What makes Manteca’s location even more appealing is growth. If you eliminate abnormalities such as burned out Paradise being repopulated, cities of less than 600 people adding 10 percent population from one new subdivision, and then give Mountain House city status then five of the 10 fastest growing cities in California were in the South San Joaquin County – Manteca, Tracy, Lathrop, Mountain House and Ripon. That’s based on state Department of Finance data.

And the magnet that lured the previously mentioned super-regional retailers and entertainment concerns is the 120 Bypass with its easy access, connections to Highway 99 and Interstate 5, available land with freeway exposure and 90,000 or so people passing by on a daily basis.

Filios played a key role in securing the 116,641-square foot Living Spaces furniture showroom that is in the Union Crossing commercial project he is now developing. He also was instrumental in snaring Del Webb at Woodbridge for Manteca as well as putting together the land deal that landed Bass Pro Shops and The Promenade Shops at Orchard Valley.

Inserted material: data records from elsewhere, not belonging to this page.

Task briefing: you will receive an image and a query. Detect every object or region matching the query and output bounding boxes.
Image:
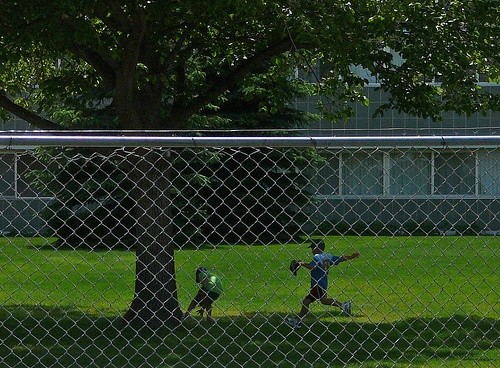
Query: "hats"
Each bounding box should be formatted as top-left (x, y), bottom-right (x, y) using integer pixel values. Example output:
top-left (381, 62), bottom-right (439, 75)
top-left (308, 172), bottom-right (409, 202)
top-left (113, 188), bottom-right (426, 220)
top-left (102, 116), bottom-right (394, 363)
top-left (196, 267), bottom-right (206, 282)
top-left (308, 239), bottom-right (325, 248)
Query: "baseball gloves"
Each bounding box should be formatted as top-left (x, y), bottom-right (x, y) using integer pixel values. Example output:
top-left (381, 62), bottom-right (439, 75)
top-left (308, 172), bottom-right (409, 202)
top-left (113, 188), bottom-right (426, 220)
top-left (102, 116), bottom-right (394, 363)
top-left (290, 260), bottom-right (302, 277)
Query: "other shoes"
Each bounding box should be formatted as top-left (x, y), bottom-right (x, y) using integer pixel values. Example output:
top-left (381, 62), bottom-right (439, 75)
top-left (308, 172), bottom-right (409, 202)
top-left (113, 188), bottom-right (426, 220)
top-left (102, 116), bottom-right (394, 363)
top-left (342, 302), bottom-right (351, 317)
top-left (183, 313), bottom-right (188, 318)
top-left (207, 316), bottom-right (212, 321)
top-left (286, 317), bottom-right (302, 329)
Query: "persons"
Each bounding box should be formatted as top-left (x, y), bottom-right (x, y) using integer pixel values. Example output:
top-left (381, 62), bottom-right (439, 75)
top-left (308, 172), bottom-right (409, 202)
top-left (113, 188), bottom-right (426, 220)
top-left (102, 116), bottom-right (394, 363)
top-left (285, 238), bottom-right (361, 329)
top-left (180, 266), bottom-right (224, 324)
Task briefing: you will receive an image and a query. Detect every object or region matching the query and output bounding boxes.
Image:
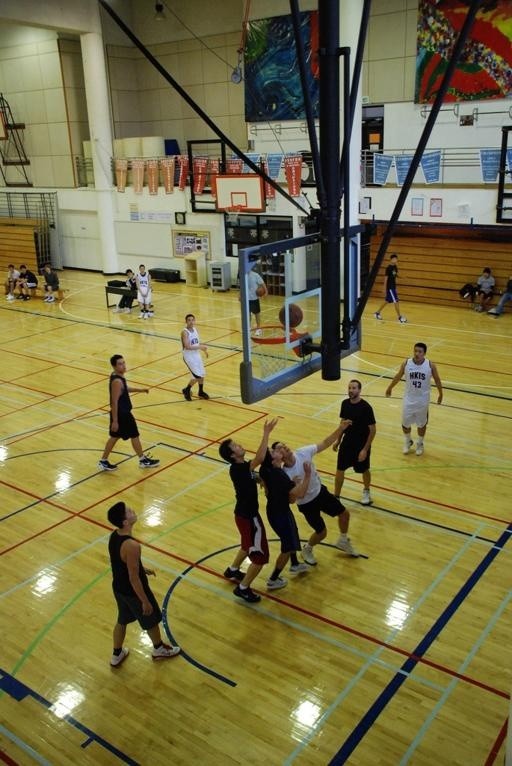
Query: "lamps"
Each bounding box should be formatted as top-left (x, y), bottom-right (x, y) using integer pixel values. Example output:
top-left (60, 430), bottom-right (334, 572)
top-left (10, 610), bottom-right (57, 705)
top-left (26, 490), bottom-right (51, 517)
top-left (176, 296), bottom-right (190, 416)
top-left (154, 0), bottom-right (167, 22)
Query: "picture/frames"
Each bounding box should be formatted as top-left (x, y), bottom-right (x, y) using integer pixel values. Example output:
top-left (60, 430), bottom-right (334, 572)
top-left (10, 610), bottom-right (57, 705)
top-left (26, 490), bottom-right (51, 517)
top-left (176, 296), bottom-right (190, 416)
top-left (175, 212), bottom-right (185, 224)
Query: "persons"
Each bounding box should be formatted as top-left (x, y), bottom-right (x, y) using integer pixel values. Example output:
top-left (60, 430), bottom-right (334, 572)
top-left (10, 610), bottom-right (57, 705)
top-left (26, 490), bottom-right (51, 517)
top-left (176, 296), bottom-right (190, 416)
top-left (476, 267), bottom-right (495, 312)
top-left (97, 355), bottom-right (161, 470)
top-left (136, 264), bottom-right (152, 318)
top-left (113, 269), bottom-right (137, 313)
top-left (260, 445), bottom-right (308, 589)
top-left (5, 264), bottom-right (59, 302)
top-left (385, 343), bottom-right (443, 456)
top-left (489, 277), bottom-right (512, 315)
top-left (181, 314), bottom-right (210, 402)
top-left (219, 417), bottom-right (279, 602)
top-left (238, 270), bottom-right (268, 337)
top-left (270, 418), bottom-right (359, 566)
top-left (105, 503), bottom-right (180, 669)
top-left (375, 253), bottom-right (408, 322)
top-left (333, 379), bottom-right (378, 505)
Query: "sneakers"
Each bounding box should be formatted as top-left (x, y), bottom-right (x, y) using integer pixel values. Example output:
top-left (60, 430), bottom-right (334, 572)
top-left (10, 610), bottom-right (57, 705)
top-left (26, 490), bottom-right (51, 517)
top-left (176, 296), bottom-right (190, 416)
top-left (6, 293), bottom-right (31, 301)
top-left (290, 563), bottom-right (307, 574)
top-left (336, 537), bottom-right (353, 552)
top-left (151, 642), bottom-right (180, 658)
top-left (98, 461), bottom-right (117, 470)
top-left (44, 296), bottom-right (55, 302)
top-left (110, 648), bottom-right (128, 665)
top-left (302, 545), bottom-right (317, 565)
top-left (224, 567), bottom-right (246, 580)
top-left (475, 304), bottom-right (500, 316)
top-left (183, 388), bottom-right (191, 400)
top-left (361, 488), bottom-right (369, 504)
top-left (416, 441), bottom-right (423, 455)
top-left (255, 329), bottom-right (262, 336)
top-left (267, 578), bottom-right (287, 589)
top-left (233, 584), bottom-right (260, 602)
top-left (374, 311), bottom-right (381, 320)
top-left (139, 457), bottom-right (160, 468)
top-left (198, 391), bottom-right (208, 399)
top-left (403, 440), bottom-right (413, 454)
top-left (398, 317), bottom-right (407, 322)
top-left (112, 309), bottom-right (149, 320)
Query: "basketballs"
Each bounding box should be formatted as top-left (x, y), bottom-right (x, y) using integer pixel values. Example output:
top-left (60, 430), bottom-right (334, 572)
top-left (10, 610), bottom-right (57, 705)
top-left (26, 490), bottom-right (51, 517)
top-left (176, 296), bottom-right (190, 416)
top-left (279, 303), bottom-right (302, 328)
top-left (256, 286), bottom-right (266, 297)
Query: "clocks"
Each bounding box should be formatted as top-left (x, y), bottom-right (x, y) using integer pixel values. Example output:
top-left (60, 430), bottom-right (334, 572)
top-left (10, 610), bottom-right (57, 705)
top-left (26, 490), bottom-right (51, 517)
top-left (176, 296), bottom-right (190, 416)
top-left (231, 72), bottom-right (242, 83)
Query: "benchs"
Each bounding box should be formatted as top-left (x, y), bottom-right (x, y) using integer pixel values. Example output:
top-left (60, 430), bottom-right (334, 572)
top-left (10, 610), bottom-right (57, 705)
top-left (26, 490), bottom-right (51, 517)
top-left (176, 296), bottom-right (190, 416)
top-left (148, 268), bottom-right (181, 283)
top-left (4, 283), bottom-right (69, 299)
top-left (368, 234), bottom-right (512, 314)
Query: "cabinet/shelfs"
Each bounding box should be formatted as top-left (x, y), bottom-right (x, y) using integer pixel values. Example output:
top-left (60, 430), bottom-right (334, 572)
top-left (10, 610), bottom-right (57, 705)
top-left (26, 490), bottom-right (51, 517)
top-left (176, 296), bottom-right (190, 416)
top-left (209, 261), bottom-right (231, 294)
top-left (185, 251), bottom-right (208, 287)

It was also his role with AKF Development after years of working for the late Alex Spanos developing apartment projects across the country that turned the shuttered Spreckels Sugar plant with its 362 acres into a multi-use economic juggernaut that gave the redevelopment agency the financial muscle  to build the $29 million Big League Dreams sports complex. Tax revenues from Spreckels Park also made it possible for the initial extension of Daniels Street west of Airport Way to open up land for the development of the Stadium Retail Center and Costco.

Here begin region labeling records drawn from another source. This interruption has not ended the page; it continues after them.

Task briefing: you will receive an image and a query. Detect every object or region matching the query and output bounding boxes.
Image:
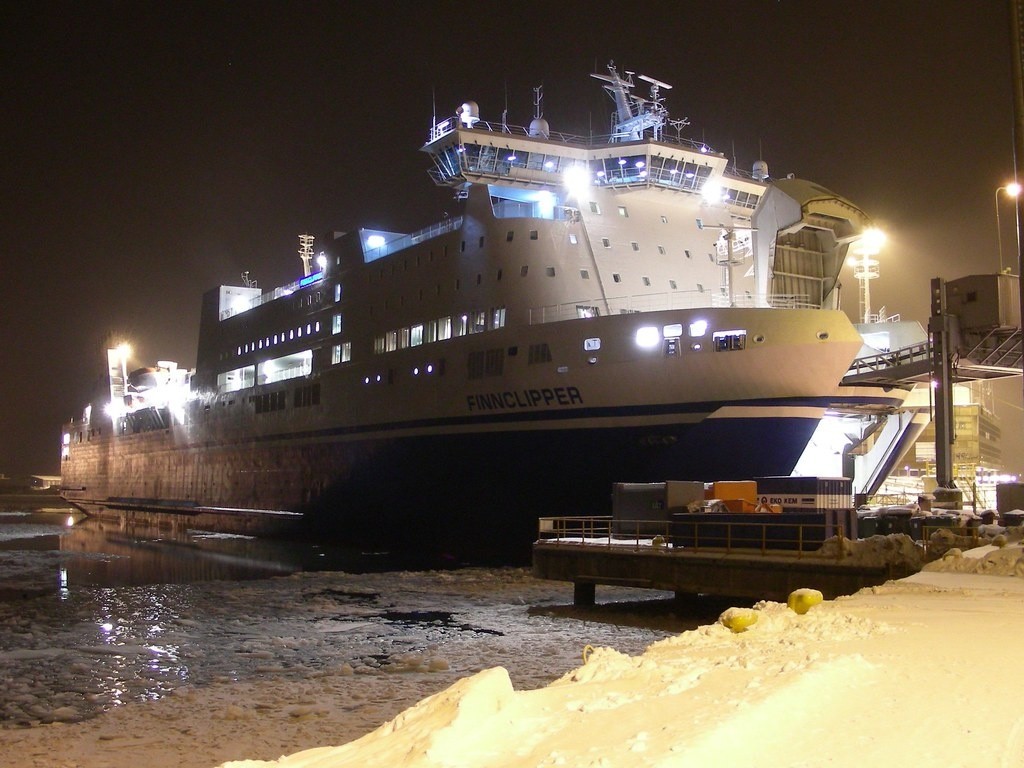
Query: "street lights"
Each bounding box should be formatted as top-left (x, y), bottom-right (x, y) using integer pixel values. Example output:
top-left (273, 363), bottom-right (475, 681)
top-left (847, 225), bottom-right (887, 326)
top-left (994, 182), bottom-right (1023, 273)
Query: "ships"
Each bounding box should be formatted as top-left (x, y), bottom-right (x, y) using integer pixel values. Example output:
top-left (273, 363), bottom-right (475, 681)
top-left (59, 58), bottom-right (866, 556)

Filios is also the one the council serving 12 years ago credited with planting the idea of the city thinking big and looking at an indoor waterpark that operates year round instead of trying to find a new outdoor seasonal waterpark on to fill the void created when the Manteca Waterslides closed.

“It (landing more regional retailers) is not going to happen overnight,” Filios said. “The retail business and entertainment concerns were hit hard by the pandemic.”

Filios said he first became familiar with 50-mile plus radius markets when Bass Pro Shops representatives back in 2006 unrolled a map with a circle drawn around Manteca at the center that took in San Jose, Sacramento, and San Francisco.

The initial five-day opening of Bass Pro Shops in October of 2008 drew in excess of 50,000 people. That was 15,000 less than the city’s population at the time.

It was the same year Big League Dreams opened that had an unbroken string of having every weekend booked for tournament play until the pandemic lockdowns hit. BLD draws from the same 100-mile radius market as did Bass Pro Shops.

The year 2008 was also when private sector demographers hired by the likes of Bass Pro Shops helped Manteca realize they were at the virtual center point between San Francisco, San Jose, and Sacramento that was the third largest 100-mile radius market behind Los Angeles and Long Island in New York.